Vortex de Gaspar Noé

Un couple vit ses derniers instants dans un appartement parisien rempli de souvenirs. De livres, surtout. Puis quelques feuilles volantes, où le mari trouve refuge en écrivant son prochain roman. Écrire pour dire ou écrire pour se souvenir ?

Vortex : un Gaspar Noé sage et mesuré 

Ici point de débauche, de cris, de sentiments d’oppression ou d’impuissance. Si ce n’est la fatalité de la vie. Car c’est de ça dont il s’agit : ce couple, qui vit d’habitudes et de petites querelles, se désagrège dans un long souffle tranquille. 

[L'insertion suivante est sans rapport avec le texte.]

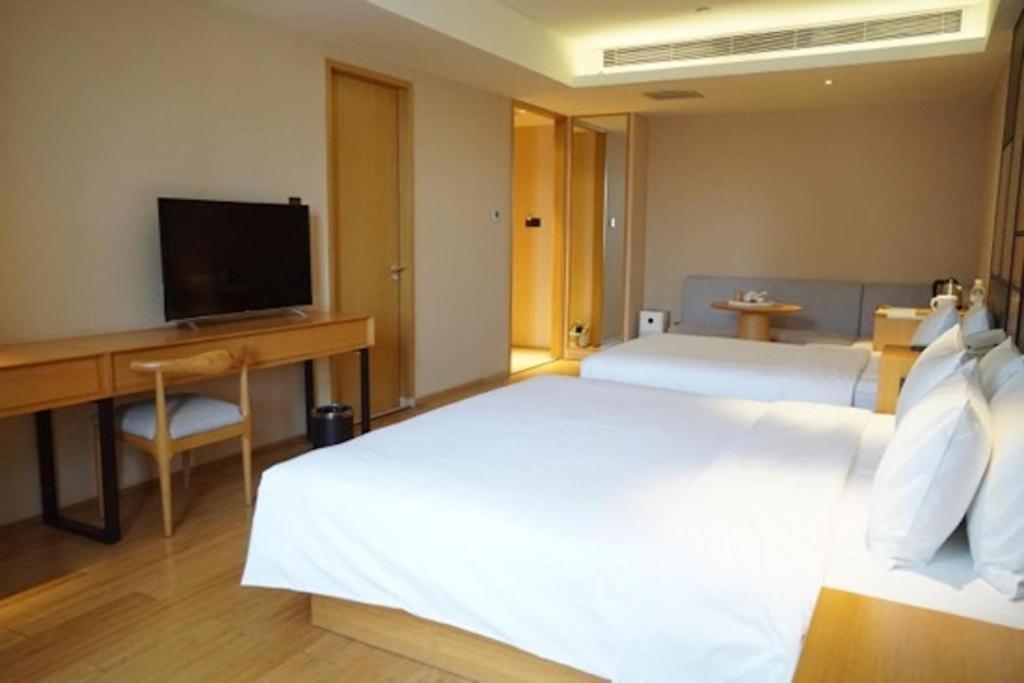 Ji Hotel Beijing Yizhuang Economic And Technological Development Zone Extérieur photo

Le réalisateur utilise la technique du split-screen qui nous permet de voir deux actions parallèles en même temps, à la manière de la scène du repas dans Annie Hall ou du “attentes vs réalité” de (500) jours ensemble.

(500) jours ensemble de Marc Webb (2009)

A l’instar de ces exemples, le double écran est présent durant l’intégralité du film. Un choix qui peut perturber aux premiers abords, notamment parce que les scènes filmées sont des scènes banales de la vie quotidienne. Choisir un vêtement dans un premier écran, préparer du café dans le deuxième. Sortir faire des courses dans le premier, faire sa toilette dans le deuxième. Les vingt premières minutes nous laissent donc dans une forme de léthargie. S’agit-il d’un Noé ? Est-ce que je vais vraiment être pris.e par ce mode de réalisation ? Le doute nous prend puis s’étouffe par l’arrivée du fils, interprété par Alex Lutz, qui donne une nouvelle respiration au film.

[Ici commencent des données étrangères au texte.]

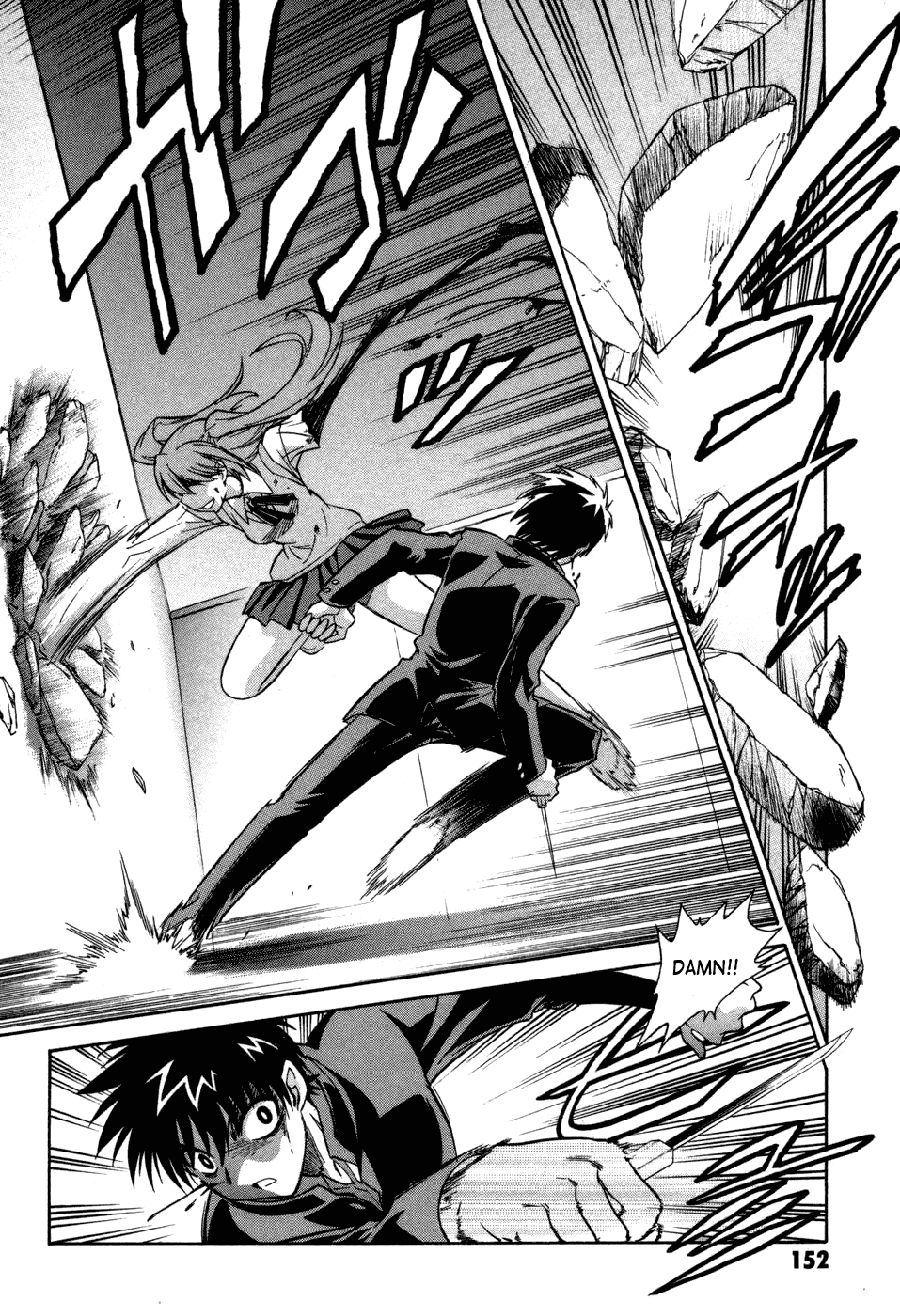 Melty Blood Chapter 13 page 9 - Chapter 13: ACT.13 - Pain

Mais très vite, ce double écran s’installe comme un personnage à part entière. Outre le fait d’agir comme un miroir de la vision de chaque personnage, il est une ombre silencieuse qui annonce qu’un drame se prépare. Si chaque mouvement est épié, ce n’est peut-être pas un hasard ?

Françoise Lebrun et Dario Argento incarnent un couple vivant ses derniers jours

Filmer la vieillesse de manière pure 

Comment filmer la vieillesse, le désordre latent d’un cerveau fatigué, l’amour dissipé, envahit par des soubresauts de souvenirs puis par des longues phases d’amnésie ? Comment rendre juste les silences, les regards perdus dans le vide, les gestes maternels qui empêchés, indisponibles… Puis, dans le noir, lorsque tout semble s’écrouler : ils reviennent, comme s’ils s’étaient économisés juste pour ce moment.

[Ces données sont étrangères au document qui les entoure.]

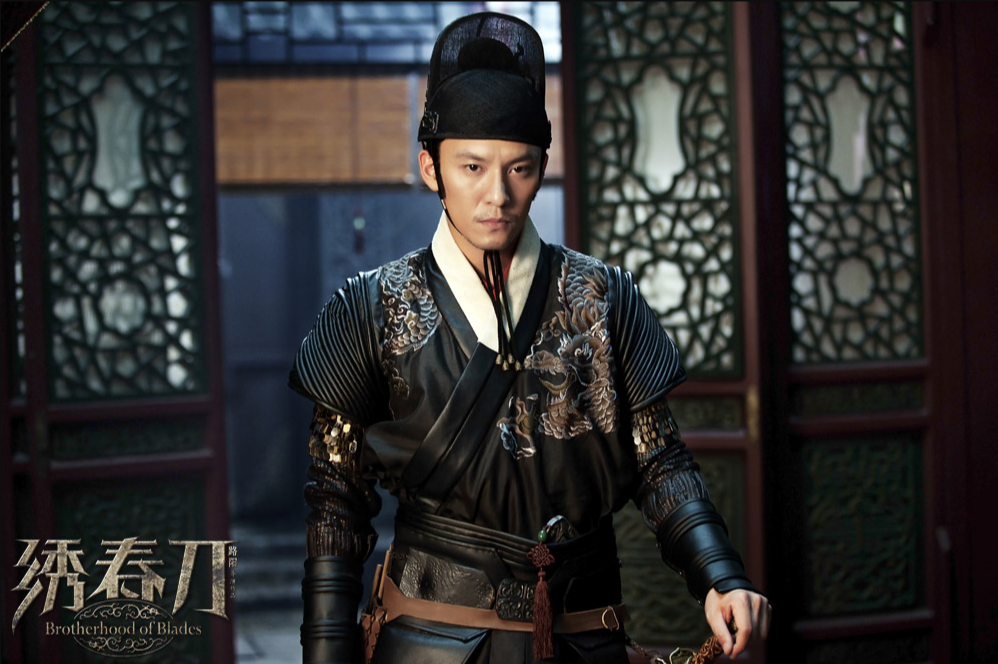  p data-id="go01on2t3w">沈炼,电影《 a target="_blank" href="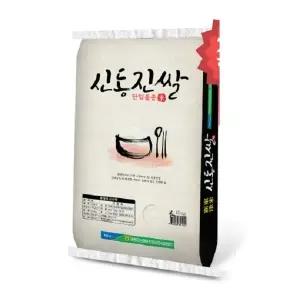 영광군농협 신동진쌀 10kg 24년 햅쌀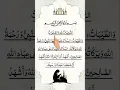 Download Lagu Tashahhud Attahiyatu Lilahi wa Salawatu #egzonibrahimi #tashahhud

Le mari. La femme. Et le fils, aussi. Chacun regarde l’autre sans haine et sans jugement. Comme s’il ne leur restait plus que ça : regarder. Tenter de comprendre, mais rester muet. C’est sans doute le plus dur : ils s’aiment mais ne savent plus l’exprimer.

Dario Argento, Alex Lutz, Françoise Lebrun

Gaspar Noé revient donc avec un film doux sur la vieillesse et son glissement vers l’abandon. Une poésie silencieuse, presque nonchalante, à la manière d’une personne qui aurait déjà tout vécu et qui se satisfait de ne rien vivre d’excitant. Cette journée, cette semaine. Cette dernière année.